Economie verte : 580.000 emplois à la clé
L'Europe doit accélérer sa transition vers une économie verte. Tel est le message de la Commission européenne (UE), dont plusieurs commissaires ont rendu public un texte en faveur de l'économie circulaire, mercredi 2 juillet, à Bruxelles. Ce « paquet », selon la terminologie bruxelloise, propose notamment aux Etats membres de l'UE de « soutenir la création d'emplois en faisant peser la fiscalité sur la pollution plutôt que sur le travail », de remédier aux déficits de compétences dans les secteurs de l'économie verte, d'anticiper les mutations sectorielles ou encore de renforcer la coopération internationale.
De nouveaux objectifs ont été aussi assignés tels que le recyclage de 70 % des déchets municipaux et de 80 % des déchets d'emballage d'ici à 2030, ainsi qu'un projet d'interdiction de mise en décharge des déchets recyclables dès 2025. Cet effort demandé aux pays européens permettrait de créer 580 000 nouveaux emplois, selon Janez Potocnik, commissaire à l'environnement.
« ACCROÎTRE LA COMPÉTITIVITÉ DE L'EUROPE »
« La transition vers une économie verte et efficace dans l'utilisation des ressources offre avant tout la possibilité d'accroître la compétitivité globale de l'Europe et de créer des emplois pérennes et de qualité », a-t-il expliqué.

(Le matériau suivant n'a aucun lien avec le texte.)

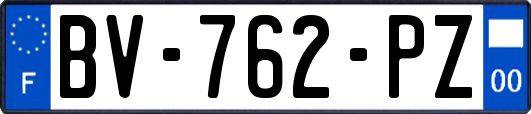 BV-762-PZ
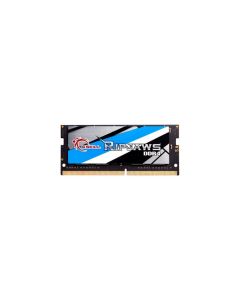 за лаптоп G.Skill RipJaws 16GB DDR4 (1x16GB) 3200MHz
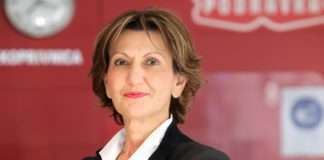 Martina Dalić nova predsjednica Uprave Podravke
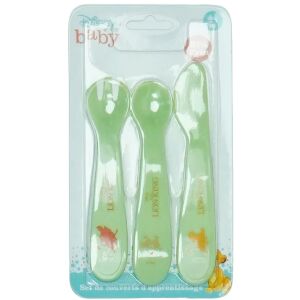 Disney Unisex Set de masă (O mărime) 126034172 - Hrănire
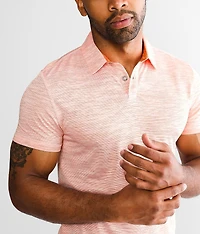 Westmont Performance Stretch Polo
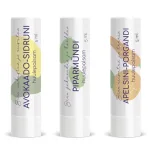 Huulepalsam, apelsini-porgandi, 5 ml, Biotheka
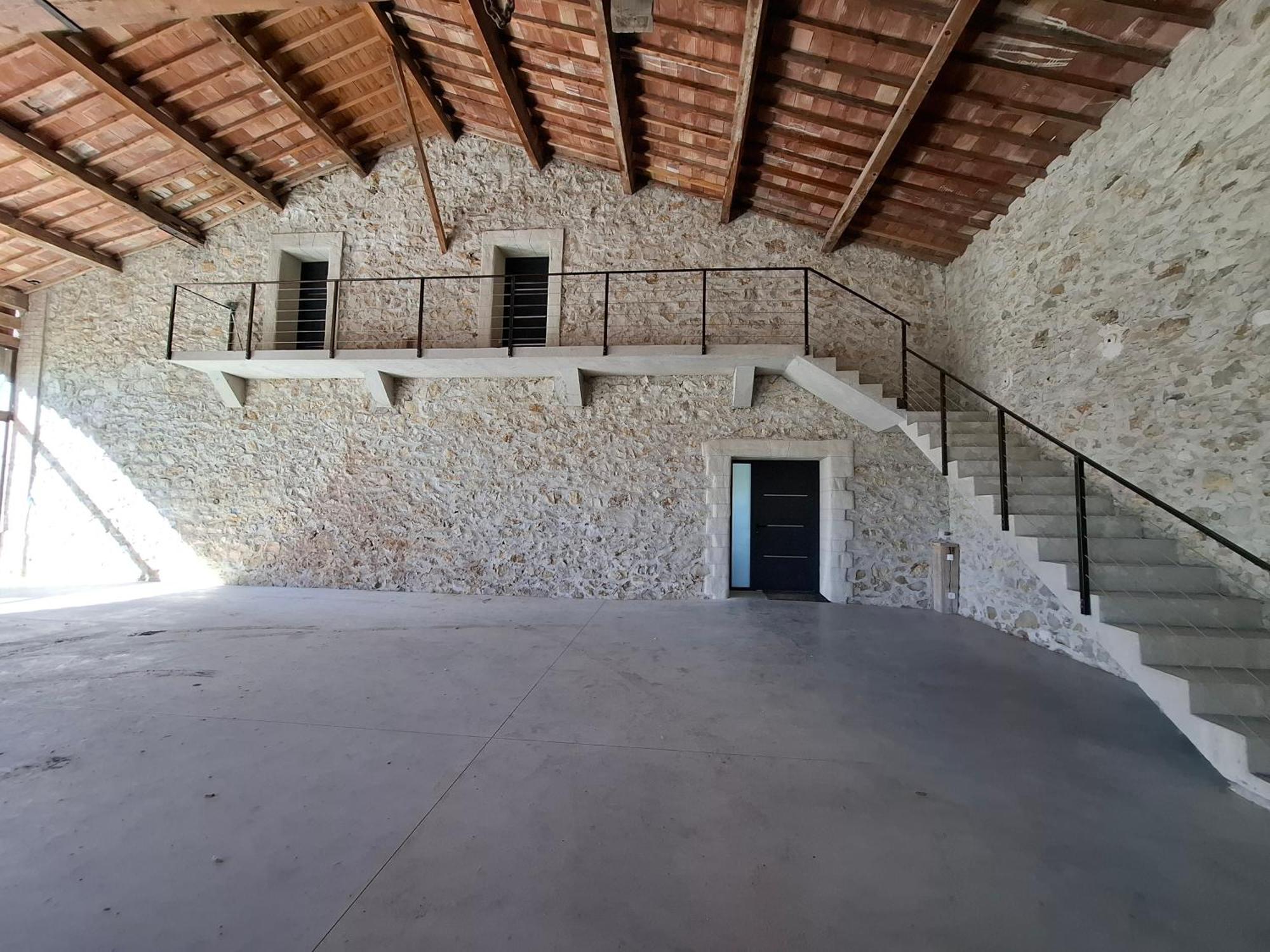 Mas De Bonnafoux Villa Beaucaire  Luaran gambar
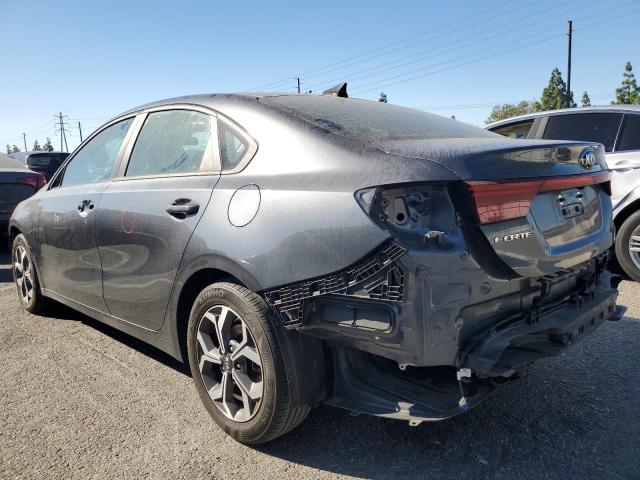Obraz 2 z 2021 KIA FORTE FE 2021 z VIN 3KPF24AD2ME331639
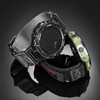 torbollo Watch Bands Compatible with T-Rex/T-Rex 2/T-Rex Pro/T-Rex Ultra, Rugged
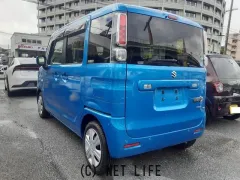 スズキ スペーシア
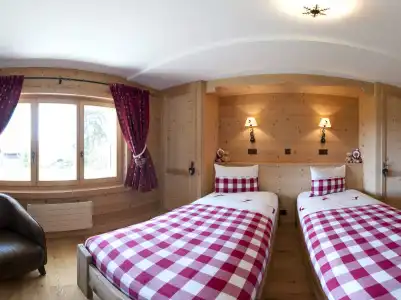 Alpe Fleurie Residence - 77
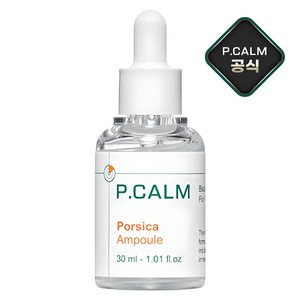 피캄 포시카 앰플, 30ml, 1개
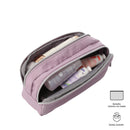 Cosmetiquera Multiuso Aynatto Rosada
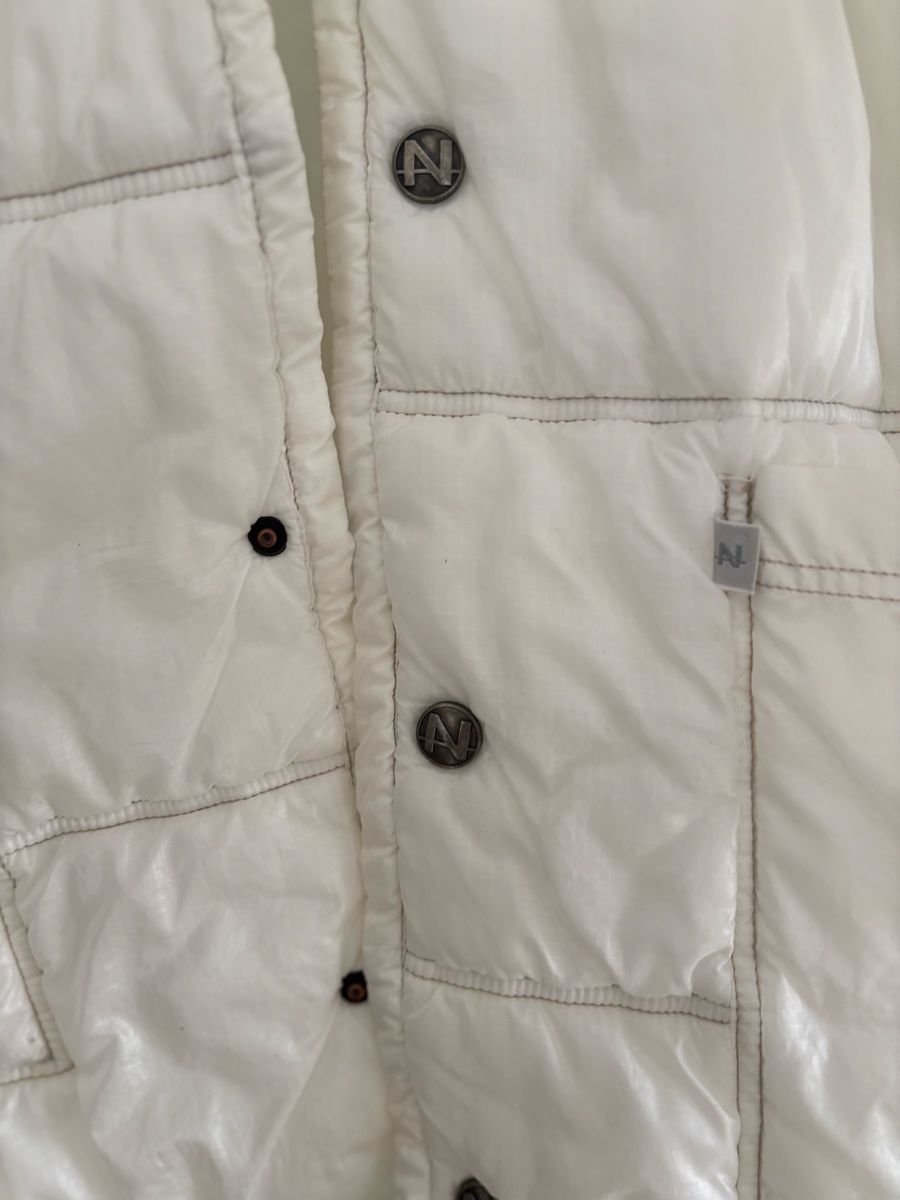 Nile Cappotti: Manteau homme taille 2 – Usato da Brügg BE venduto da rah_mqh8 1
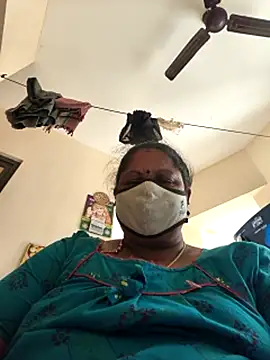 sreemamitha9 live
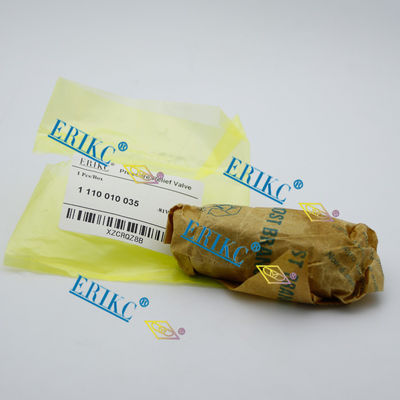 1110010035 , pressure reducing valve,	Diesel fuel injection PLV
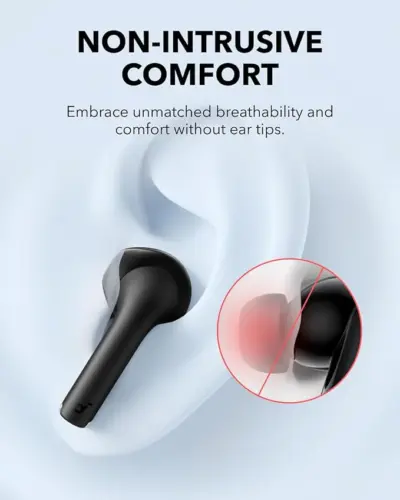 Soundcore K20i In-Ear Bluetooth Headphones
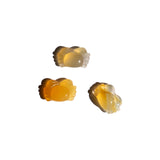 seree - Zodiac collection | Cancer — Jade stone necklace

Un discours repris par Connie Hedegaard, la commissaire à l'action pour le climat, qui a insisté sur ces emplois qui, « loin d'être délocalisés, sollicitent les compétences locales dans des secteurs tels que l'efficacité énergétique des bâtiments, l'isolation des réseaux de distribution, le recyclage et les nouvelles technologies liées aux énergies renouvelables ».
Ce concept d'économie circulaire, ou encore écologie industrielle, est apparu dès le début des années 1970 alors qu'une petite ville danoise, Kalundborg, organisait le recyclage des déchets, et réduisait fortement, par la circulation entre entreprises, la consommation d'eau et de pétrole. Aujourd'hui, estime M. Potocnik, cette capacité à économiser les ressources en recyclant les déchets, en mutualisant les flux de matières et d'énergies, est une nécessité. « Changer pour l'économie circulaire n'est pas seulement possible, c'est bénéfique. Mais cela ne se fera pas sans définir des politiques justes », dit-il.
DEUX PLANÈTES POUR RENOUVELER LES RESSOURCES
La pénurie et le prix des matières premières et des ressources énergétiques imposent de trouver les moyens de réduire leur consommation et de les remplacer, loin du système d'économie linéaire hérité du XIXe siècle. « Nous n'avons plus le choix », martèle M. Potocnik.
Selon l'institut Global Footprint Network, qui indique la date à laquelle l'humanité a consommé les capacités annuelles de production de ressources naturelles, ce « jour du dépassement » intervient de plus en plus tôt. En 1993, les ressources naturelles produites en un an par la Terre étaient théoriquement épuisées le 21 octobre par les humains. Vingt ans plus tard, c'est le 20 août 2013. En 2050, indique Global Footprint Network, nous pourrions avoir besoin de deux planètes pour renouveler les ressources consommées annuellement.
A l'échelle européenne, la Commission promeut « l'objectif politique d'augmenter la productivité des ressources de 30 % d'ici à 2030 ». Un objectif jugé « beaucoup trop simpliste pour saisir la complexité des ressources de la production et de la consommation », par la fédération patronale européenne, Business Europe.
NOUVEAU MODÈLE À INVENTER
Les écologistes, eux, regrettent que l'économie circulaire ne soit « vue que sous l'angle des déchets ». « Dans un monde aux ressources limitées, où les prix des ressources ont augmenté de 150 % pendant la dernière décennie, et avec des taux de recyclage qui ne dépassent pas les 40 % en Europe, il est insensé que l'Union européenne et la France n'aient pas une politique plus ambitieuse de réduction de prélèvement des ressources », écrivent Les Amis de la Terre. Il est urgent, estiment les promoteurs de cette économie verte, d'organiser un nouveau modèle de production et de consommation.
L'économie circulaire promue par Ségolène Royal, la ministre de l'écologie française, devrait faire l'objet de l'une des tables rondes de la 3e conférence environnementale annoncée par le gouvernement pour la rentrée. La ministre a aussi indiqué sa volonté d'inscrire l'économie circulaire dans le cadre de la future loi sur la transition énergétique, ainsi que dans le Code de l'environnement. Mme Royal a expliqué vouloir réduire de 50 % les déchets mis en décharge et de 7 % les déchets ménagers entre 2010 et 2020.